An update named NBA Jam: Tournament Edition (commonly referred to as NBA Jam: T.E.) was released in arcades. NBA Jam: T.E. included updated rosters, new features and Easter eggs combined with the same gameplay of the original. Jon Hey created new music specifically for NBA Jam: T.E. to replace the original NBA Jam music. Teams now consisted of three players (though only two could be on the court at any time; in practice, the extra player meant greater variety in lineups), with the exception of the new "Rookies" team, which consists of five players, all picked in the 1994 NBA draft. Players could be substituted into the game between quarters.[14] The game also featured new hidden teams and secret playable characters. Early versions of the game included characters from Midway's Mortal Kombat games.[3] Players were also assigned more attributes, including clutch and fatigue levels. In addition, the game also introduced features such as a "Tournament" mode that turned off computer assistance and on-court hot spots that allowed for additional points or special slam dunks.

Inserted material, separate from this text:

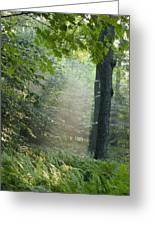 Trees In The Woods In The Early Morning Greeting Card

The test version of NBA Jam: Tournament Edition included eight hidden characters which were taken out of the final version at the request of the NBA: Elviscious, Grim Reaper, Kongo, Raiden, Reptile, Scorpion, Sub-Zero and Tim Coman. Midway also stated they would update all test version cabinets to remove these characters.[15]

In addition to the arcade version, NBA Jam: Tournament Edition was ported to the Super NES, Genesis, Genesis 32X, Game Boy, Game Gear, Sega Saturn, PlayStation, and Atari Jaguar, with the PlayStation port serving as a North American launch title.

Ports and sequels[edit]

The NBA Jam games were ported to many home video game consoles and PC, published by Acclaim. The console versions were well known for featuring many new secret characters; the home versions of Jam T.E. even allowed the player to use then-President Bill Clinton, First Lady Hillary Clinton, Vice President Al Gore, and, on the Atari Jaguar version, Atari's Vice President of Software Development Leonard Tramiel.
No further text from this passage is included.